**DOCUMENT:**
COSMAS BULUMA v KIZITO NAMULANDA [2011] KEHC 2493 (KLR)
Full Case Text
REPUBLIC OF KENYA
IN THE HIGH COURT OF KENYA
AT BUSIA
CIVIL APPEAL NO.13 OF 2004
COSMAS BULUMA.............................................................................................APPELLANT
=VERSUS
KIZITO NAMULANDA......................................................................................RESPONDENT
[From the ruling and Order of Honourable E. Nyaloti, SRM, busiain Busia SRMCC NO. 394 of 1998]
J U D G E M E N T
This is an appeal by the Defendant from the Busia Senior Resident Magistrate Court Civil Case No.394 of 1998. The honorable Magistrate had dismissed an application filed by the Defendant seeking that the plaintiff’s suit to be dismissed for being technically and fatally incompetent. To understand what happened a summary of facts is necessary.
The respondent who was the plaintiff in the court below was arrested by the Nambale Police Officers as he sat at Nambale Trading Centre on 10. 12. 1997. The police were in the company of the Defendant/Appellant who apparently had reported to the police that the plaintiff/Respondent had maliciously damaged the defendant’s crops. The plaintiff was eventually tried for malicious damage but acquitted under Busia SRM CR. Case No.1800 of 1997. He had hired an advocate to defend him and had paid him kshs5000/=.
Being aggrieved the plaintiff thereafter filed this civil case against the Defendant/Appellant herein, Cosmas Buluma. He alleged that the arrest and prosecution was a direct consequence of a false and malicious report which the Defendant had lodged with the Police at Nambale Police Station. He further alleged that since the arrest and prosecution caused on him mental anguish, humiliation and embarrassment, and thus causing damage to him, the defendant should be liable to both special and general damages.
It was as the suit pended for trial after an earlier ex Parte judgement had been set aside that the Defendant, as I understand it, filed this Notice of Preliminary Objection to have the suit technically dismissed for incompetency.
In his ruling the trial Magistrate overruled the defendant. He ruled that there was nothing on the plaint that made it a non-starter and bad in law. He further ruled that the suit should go for a hearing since the plaintiff may proceed to amend the plaint to enjoin the police or the Attorney General as defendant.

**SOURCE DATA:**
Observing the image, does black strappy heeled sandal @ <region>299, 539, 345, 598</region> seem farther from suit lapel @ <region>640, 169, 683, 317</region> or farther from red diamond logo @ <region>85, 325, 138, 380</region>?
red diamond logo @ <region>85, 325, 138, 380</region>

**PROBLEM SET:**
• A. Render this sentence from the Busia appeal judgment in Spanish: "In his ruling the trial Magistrate overruled the defendant."
• B. Retype the part of the Busia appeal judgment that begins at the words "It was as the" and stops after "General as defendant.".
• C. Extend the Busia appeal judgment by writing what comes next after its final sentence.

**ANSWERS FOR THE TASKS:**
• A. En su resolución, el magistrado de primera instancia falló en contra del demandado.

• B.
It was as the suit pended for trial after an earlier ex Parte judgement had been set aside that the Defendant, as I understand it, filed this Notice of Preliminary Objection to have the suit technically dismissed for incompetency.
In his ruling the trial Magistrate overruled the defendant. He ruled that there was nothing on the plaint that made it a non-starter and bad in law. He further ruled that the suit should go for a hearing since the plaintiff may proceed to amend the plaint to enjoin the police or the Attorney General as defendant.

• C.
The above is the ruling that aggrieved the defendant who, with the leave of the lower court, filed this appeal.
I have carefully perused the record of appeal and the court below. I have also studied the case of Stephen Taiti Warhu and James Wycliffe Warhu vs Calistus Makokha Akunda being Kakamega High Court Civil Appeal No. 52 of 1998, decided by my brother, Waweru J. The thrust of the above case is an objection raising the following grounds:-
1)That the suit is a non-starter.
2)That the suit is statutorily time-barred.
3)That the suit is bad in law.
The Defendant on 29. 6.2004 prosecuted his Preliminary Objection upon the grounds above.The Defendant argued that the plaint is bad in law and could not be sustainable in the manner it was constructed.. He further stated that since the defendant had only reported the claimed malicious damage to the police, who independently investigated and decided to arrest and charge the plaintiff with an offence, no claim could succeed against any other party unless the police or Attorney-General representing the police, was made a party. He argued that the police were the main actors in the process of arrest and prosecution of the plaintiff. Failure to enjoin the State therefore, the Defendant had argued, was a fatal omission. That the court was accordingly bound to strike out the plaint as fatally incompetent if it had not joined the police or the Attorney-General on Police behalf. The defendant did not explain or expound the other ground of objection that the suit was time-barred. This court will accordingly find need to mention the issue of time-bar again.
On their part, Manwari & Company Advocates on behalf of the Respondent/Plaintiff, stated that the statement of Defence filed at the lower court by the Defendant, had not raised the issues forming the Preliminary Objection. They then made reference to definition of a Preliminary Objection as defined in the case of Mukhisa Biscuit Manufacturing Company Ltd vs West End Distributors Ltd [1969] EA 696, at page 700. The Preliminary Objection which the Defendant had raised at the lower court they argued, did not amount to one.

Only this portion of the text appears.